DOCUMENT EXTRACT:
◇ ◇ ◇ ◇ ◇

Children to Continue Attending (New) Schools in their Mother’s Neighbourhood
[51] Having moved with their mother, with whom they have primarily lived for the last few years, to her new home in Unionville, both children are now enrolled and attending at schools in the area.
[52] It is worth noting that whatever schools the children would have attended this school year would have been new to them.
[53] That is because the son is transitioning from middle school to high school, and the daughter is transitioning from private school back to public school.
[54] While these transitions can themselves be jarring, particularly for children caught up in an acrimonious family law fight, it would be even more jarring, in my view, now to uproot them from their new schools in their mother’s neighborhood to other new schools in their father’s neighborhood. This is particularly so given that it would also entail going from living largely with their mother, as they have for the last several years, to living largely with their father.

◇ ◇ ◇ ◇ ◇

RECORD EXCERPTS:

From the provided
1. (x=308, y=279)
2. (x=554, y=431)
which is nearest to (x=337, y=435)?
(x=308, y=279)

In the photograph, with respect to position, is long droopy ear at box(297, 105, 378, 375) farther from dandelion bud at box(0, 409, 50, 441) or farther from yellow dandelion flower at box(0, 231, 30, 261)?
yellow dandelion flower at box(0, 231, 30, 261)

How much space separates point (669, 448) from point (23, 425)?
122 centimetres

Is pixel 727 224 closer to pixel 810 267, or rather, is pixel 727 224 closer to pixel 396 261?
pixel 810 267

◇ ◇ ◇ ◇ ◇

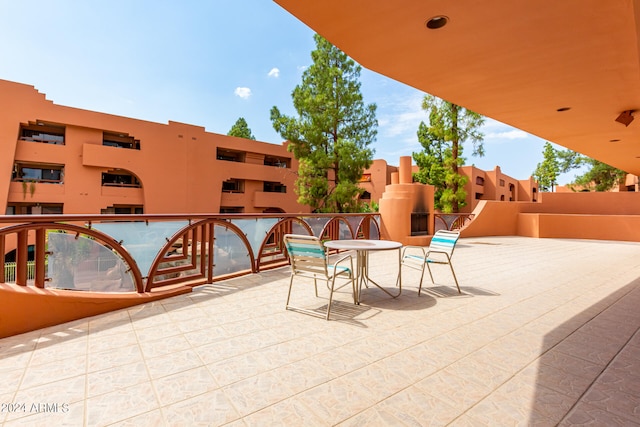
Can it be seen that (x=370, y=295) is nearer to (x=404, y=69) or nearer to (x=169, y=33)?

◇ ◇ ◇ ◇ ◇

TASKS TO COMPLETE:
**1.** Answer each question from the passage on the children's schools.
(a) In what place is the mother's new home?
(b) What school transition is the son making?
(c) What school transition is the daughter making?
**2.** Summarize the passage on the children's schools in two sentences.
**3.** Reproduce the passage on the children's schools word for word between "[52] It is worth" and "with their father.", inclusive.

YOUR WRITTEN ANSWERS:
**1.**
(a) Unionville
(b) From middle school to high school
(c) From private school back to public school

**2.** After moving with their mother, with whom they have mainly lived for the last few years, to her new home in Unionville, both children are enrolled at schools there, and any school would have been new to them this year because the son is entering high school and the daughter is returning to public school. Moving them now to other new schools in their father's neighborhood would be even more jarring, especially since it would also mean living largely with their father instead of their mother.

**3.**
[52] It is worth noting that whatever schools the children would have attended this school year would have been new to them.
[53] That is because the son is transitioning from middle school to high school, and the daughter is transitioning from private school back to public school.
[54] While these transitions can themselves be jarring, particularly for children caught up in an acrimonious family law fight, it would be even more jarring, in my view, now to uproot them from their new schools in their mother’s neighborhood to other new schools in their father’s neighborhood. This is particularly so given that it would also entail going from living largely with their mother, as they have for the last several years, to living largely with their father.